Checkpointers save graph state after each super-step so conversations resume across sessions.

from langgraph.checkpoint.memory import MemorySaver

memory = MemorySaver()
graph = builder.compile(checkpointer=memory)

config = {"configurable": {"thread_id": "user-123"}}
graph.invoke({"messages": ["hi"]}, config)
  • MemorySaver — dev/in-memory; SqliteSaver — persistent local DB.
  • thread_id in config scopes checkpoint history per user/session.

Common mistakes

  • Forgetting to compile the graph with a checkpointer when persistence is required.
  • List state fields without reducers — updates overwrite instead of append.
  • Infinite loops in cyclic graphs with no max iteration or termination edge.

Interview checkpoints

  • Q: Explain checkpointers in LangGraph. A: One-sentence definition + one API.
  • Q: Common bug? A: State, checkpointer, or routing loop issue.

Practice

  1. Basic: Sketch a minimal checkpointers example.
  2. Intermediate: Run a notebook cell demonstrating Checkpointers.
  3. Advanced: Break Checkpointers intentionally and read the LangSmith trace.

Recap

  • You can explain checkpointers clearly.
  • You know one mistake to avoid.
  • You see how this connects to the next lesson.

Next: Fault Tolerance

Day 6

Fault Tolerance & Time Travel

Why this matters

Fault tolerance and time travel let you resume threads and inspect past checkpoints after failures.

Fault tolerance replays from last good checkpoint.

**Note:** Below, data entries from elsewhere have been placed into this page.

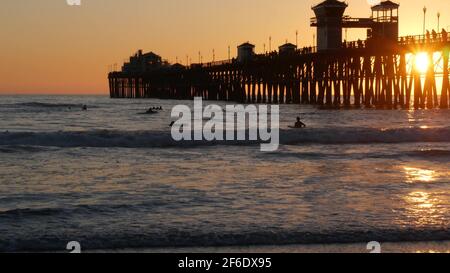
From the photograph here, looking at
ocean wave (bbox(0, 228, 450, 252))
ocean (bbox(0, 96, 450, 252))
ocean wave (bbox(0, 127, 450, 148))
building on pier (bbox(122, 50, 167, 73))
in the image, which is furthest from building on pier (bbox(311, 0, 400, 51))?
building on pier (bbox(122, 50, 167, 73))

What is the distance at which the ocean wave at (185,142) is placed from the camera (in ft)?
96.1

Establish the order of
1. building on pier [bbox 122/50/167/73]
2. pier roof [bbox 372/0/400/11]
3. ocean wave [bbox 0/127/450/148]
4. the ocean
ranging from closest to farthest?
the ocean
ocean wave [bbox 0/127/450/148]
pier roof [bbox 372/0/400/11]
building on pier [bbox 122/50/167/73]

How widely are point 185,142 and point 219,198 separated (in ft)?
54.4

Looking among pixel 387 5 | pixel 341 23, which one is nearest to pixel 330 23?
pixel 341 23

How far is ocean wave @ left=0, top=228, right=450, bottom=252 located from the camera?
9648mm

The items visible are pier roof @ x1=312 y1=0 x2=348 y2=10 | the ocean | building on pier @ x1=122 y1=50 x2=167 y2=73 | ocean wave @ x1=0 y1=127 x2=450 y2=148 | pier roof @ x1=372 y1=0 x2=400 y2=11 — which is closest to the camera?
the ocean

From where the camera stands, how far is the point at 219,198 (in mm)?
13508

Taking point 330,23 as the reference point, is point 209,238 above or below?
below

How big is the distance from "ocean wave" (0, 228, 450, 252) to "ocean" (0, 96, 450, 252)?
0.05 feet

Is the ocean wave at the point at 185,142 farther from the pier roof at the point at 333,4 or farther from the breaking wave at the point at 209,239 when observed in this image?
the pier roof at the point at 333,4

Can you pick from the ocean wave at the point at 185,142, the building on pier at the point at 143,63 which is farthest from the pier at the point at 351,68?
the building on pier at the point at 143,63

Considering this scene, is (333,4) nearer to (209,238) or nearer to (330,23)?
(330,23)

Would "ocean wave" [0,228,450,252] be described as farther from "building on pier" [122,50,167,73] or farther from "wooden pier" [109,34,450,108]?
"building on pier" [122,50,167,73]

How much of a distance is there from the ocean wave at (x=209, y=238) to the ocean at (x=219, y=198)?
1 centimetres
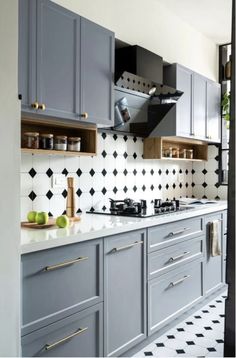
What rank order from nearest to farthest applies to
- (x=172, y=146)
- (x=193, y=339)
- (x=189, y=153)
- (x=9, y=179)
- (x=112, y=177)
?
(x=9, y=179)
(x=193, y=339)
(x=112, y=177)
(x=172, y=146)
(x=189, y=153)

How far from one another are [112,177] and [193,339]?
148 cm

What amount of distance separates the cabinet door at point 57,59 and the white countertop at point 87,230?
2.35 ft

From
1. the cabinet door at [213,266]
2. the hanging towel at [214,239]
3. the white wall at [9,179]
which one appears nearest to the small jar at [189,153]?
the cabinet door at [213,266]

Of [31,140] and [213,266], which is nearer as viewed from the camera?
[31,140]

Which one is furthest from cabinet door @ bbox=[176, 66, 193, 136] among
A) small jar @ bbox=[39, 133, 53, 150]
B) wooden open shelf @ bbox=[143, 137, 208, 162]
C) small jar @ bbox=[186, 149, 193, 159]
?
small jar @ bbox=[39, 133, 53, 150]

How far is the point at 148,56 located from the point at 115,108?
23.7 inches

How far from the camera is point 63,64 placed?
7.19ft

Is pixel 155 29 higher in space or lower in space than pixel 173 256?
higher

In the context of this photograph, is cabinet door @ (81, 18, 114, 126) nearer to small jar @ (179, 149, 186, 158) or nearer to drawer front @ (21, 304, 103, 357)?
drawer front @ (21, 304, 103, 357)

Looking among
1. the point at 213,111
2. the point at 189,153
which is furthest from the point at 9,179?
the point at 213,111

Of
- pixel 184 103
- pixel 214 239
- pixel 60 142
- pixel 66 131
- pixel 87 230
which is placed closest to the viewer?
pixel 87 230

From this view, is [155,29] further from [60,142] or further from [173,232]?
[173,232]

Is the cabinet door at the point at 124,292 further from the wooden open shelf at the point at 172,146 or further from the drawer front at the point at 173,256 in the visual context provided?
the wooden open shelf at the point at 172,146

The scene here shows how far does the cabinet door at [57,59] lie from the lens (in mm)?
2047
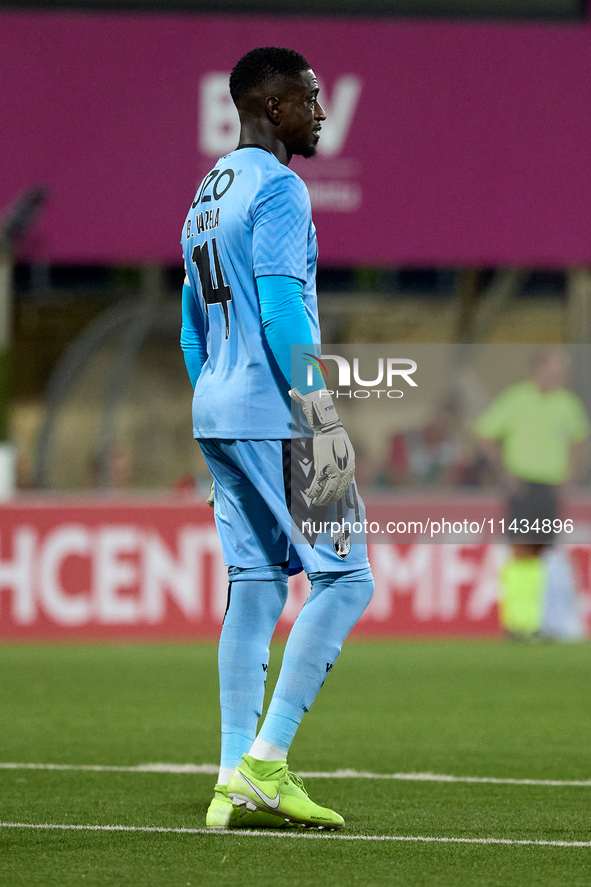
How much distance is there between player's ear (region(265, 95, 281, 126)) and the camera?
4.31 m

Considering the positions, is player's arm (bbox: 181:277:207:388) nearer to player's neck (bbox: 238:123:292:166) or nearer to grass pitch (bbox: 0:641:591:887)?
player's neck (bbox: 238:123:292:166)

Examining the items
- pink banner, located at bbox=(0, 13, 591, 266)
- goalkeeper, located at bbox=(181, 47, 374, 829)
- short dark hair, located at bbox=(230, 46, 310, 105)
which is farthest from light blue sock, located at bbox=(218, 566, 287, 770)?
pink banner, located at bbox=(0, 13, 591, 266)

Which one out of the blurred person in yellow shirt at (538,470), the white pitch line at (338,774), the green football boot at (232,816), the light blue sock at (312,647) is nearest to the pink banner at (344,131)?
the blurred person in yellow shirt at (538,470)

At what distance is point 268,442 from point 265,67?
104 centimetres

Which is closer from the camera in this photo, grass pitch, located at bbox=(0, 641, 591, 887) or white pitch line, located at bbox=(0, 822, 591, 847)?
grass pitch, located at bbox=(0, 641, 591, 887)

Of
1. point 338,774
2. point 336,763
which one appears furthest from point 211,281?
point 336,763

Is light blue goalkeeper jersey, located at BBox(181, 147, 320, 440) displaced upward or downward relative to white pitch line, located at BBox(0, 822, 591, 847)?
upward

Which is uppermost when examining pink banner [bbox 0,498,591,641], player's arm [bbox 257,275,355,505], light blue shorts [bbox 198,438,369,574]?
player's arm [bbox 257,275,355,505]

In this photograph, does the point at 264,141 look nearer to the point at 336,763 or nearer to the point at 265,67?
the point at 265,67

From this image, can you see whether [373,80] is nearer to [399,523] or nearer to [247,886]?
[399,523]

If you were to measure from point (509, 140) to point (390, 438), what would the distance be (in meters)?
2.87

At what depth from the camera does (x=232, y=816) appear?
416 cm

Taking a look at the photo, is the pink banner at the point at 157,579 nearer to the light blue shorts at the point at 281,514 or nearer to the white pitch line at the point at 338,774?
the white pitch line at the point at 338,774

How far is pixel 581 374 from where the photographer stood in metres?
14.3
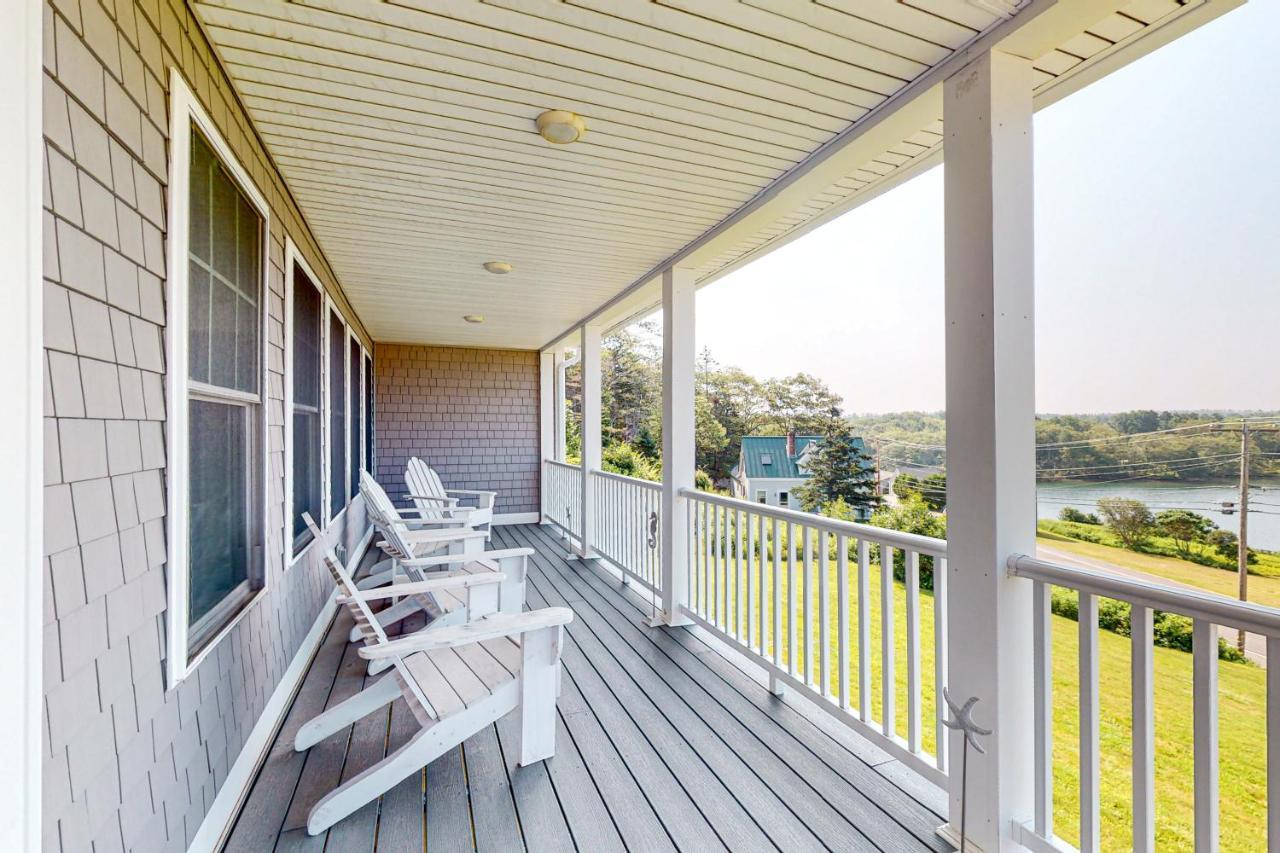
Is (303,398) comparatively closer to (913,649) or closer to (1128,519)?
(913,649)

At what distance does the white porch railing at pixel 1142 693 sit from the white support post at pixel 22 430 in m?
2.23

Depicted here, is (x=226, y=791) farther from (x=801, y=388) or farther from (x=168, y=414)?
(x=801, y=388)

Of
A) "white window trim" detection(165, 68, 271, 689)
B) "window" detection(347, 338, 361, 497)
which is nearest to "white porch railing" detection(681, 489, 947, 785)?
"white window trim" detection(165, 68, 271, 689)

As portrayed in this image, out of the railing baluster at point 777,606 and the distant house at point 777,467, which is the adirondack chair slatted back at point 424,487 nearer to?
the distant house at point 777,467

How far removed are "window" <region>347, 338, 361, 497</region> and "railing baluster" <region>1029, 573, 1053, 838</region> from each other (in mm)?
5116

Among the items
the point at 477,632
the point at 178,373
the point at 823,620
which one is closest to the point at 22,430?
the point at 178,373

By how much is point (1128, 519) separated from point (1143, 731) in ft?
6.13

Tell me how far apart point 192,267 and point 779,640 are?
9.19ft

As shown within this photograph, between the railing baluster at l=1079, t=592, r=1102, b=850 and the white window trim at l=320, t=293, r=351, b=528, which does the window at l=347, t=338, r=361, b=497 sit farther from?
the railing baluster at l=1079, t=592, r=1102, b=850

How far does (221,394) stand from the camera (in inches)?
77.2

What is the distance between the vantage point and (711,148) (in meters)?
2.47

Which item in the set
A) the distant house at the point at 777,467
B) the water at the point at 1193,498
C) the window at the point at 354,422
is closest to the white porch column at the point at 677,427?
the water at the point at 1193,498

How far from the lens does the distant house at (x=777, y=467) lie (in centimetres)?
816

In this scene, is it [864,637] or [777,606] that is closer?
[864,637]
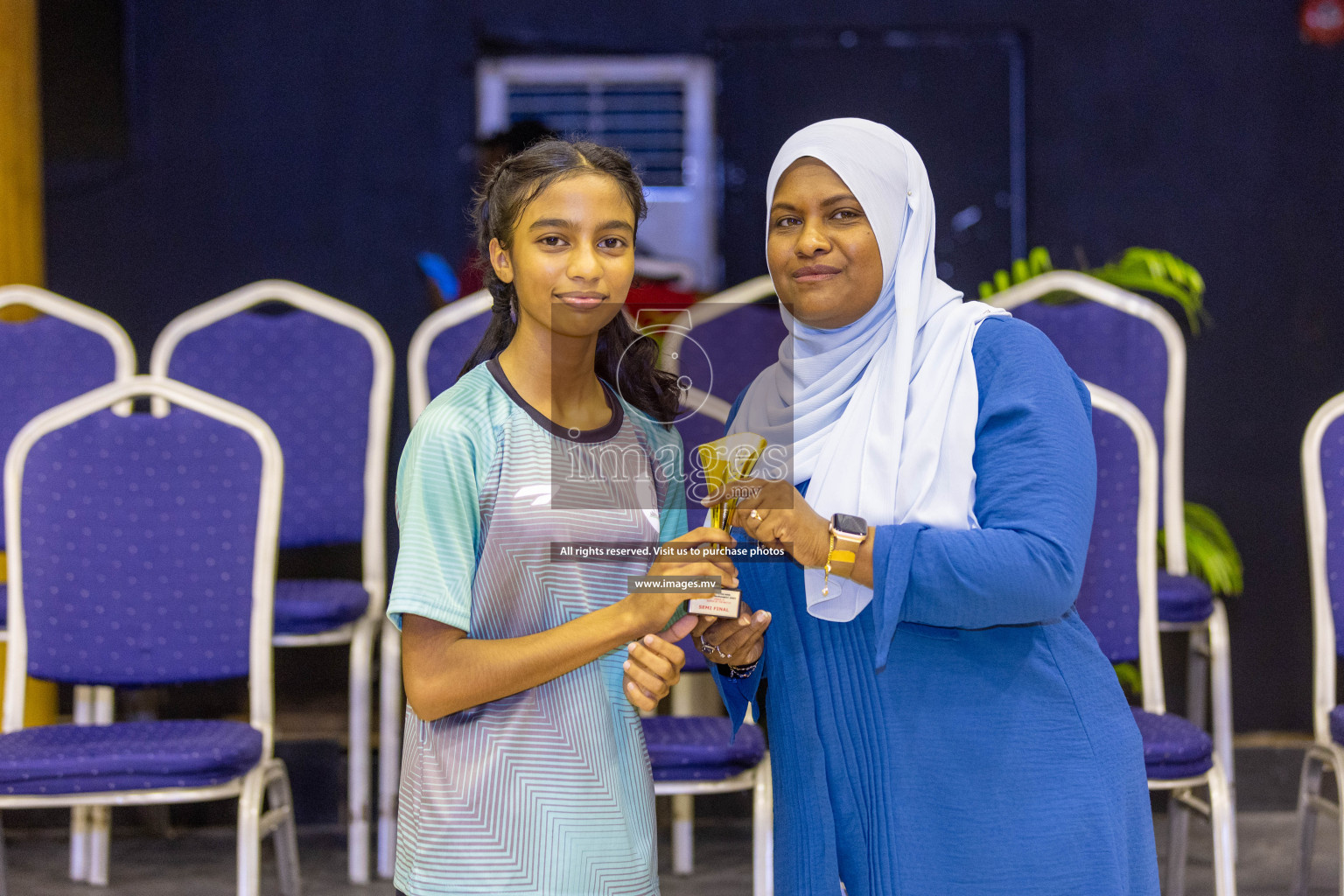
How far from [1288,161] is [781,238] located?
303 cm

Time travel inspects or forks from prior states.

  • Human-in-the-loop: interrupt before sensitive nodes, resume after approval.
  • Multi-thread: one graph, many thread_id values for concurrent users.

Common mistakes

  • Forgetting to compile the graph with a checkpointer when persistence is required.
  • List state fields without reducers — updates overwrite instead of append.
  • Infinite loops in cyclic graphs with no max iteration or termination edge.

Interview checkpoints

  • Q: Explain fault tolerance in LangGraph. A: One-sentence definition + one API.
  • Q: Common bug? A: State, checkpointer, or routing loop issue.

Practice

  1. Basic: Sketch a minimal fault tolerance example.
  2. Intermediate: Run a notebook cell demonstrating Fault Tolerance.
  3. Advanced: Break Fault Tolerance intentionally and read the LangSmith trace.

Recap

  • You can explain fault tolerance clearly.
  • You know one mistake to avoid.
  • You see how this connects to the next lesson.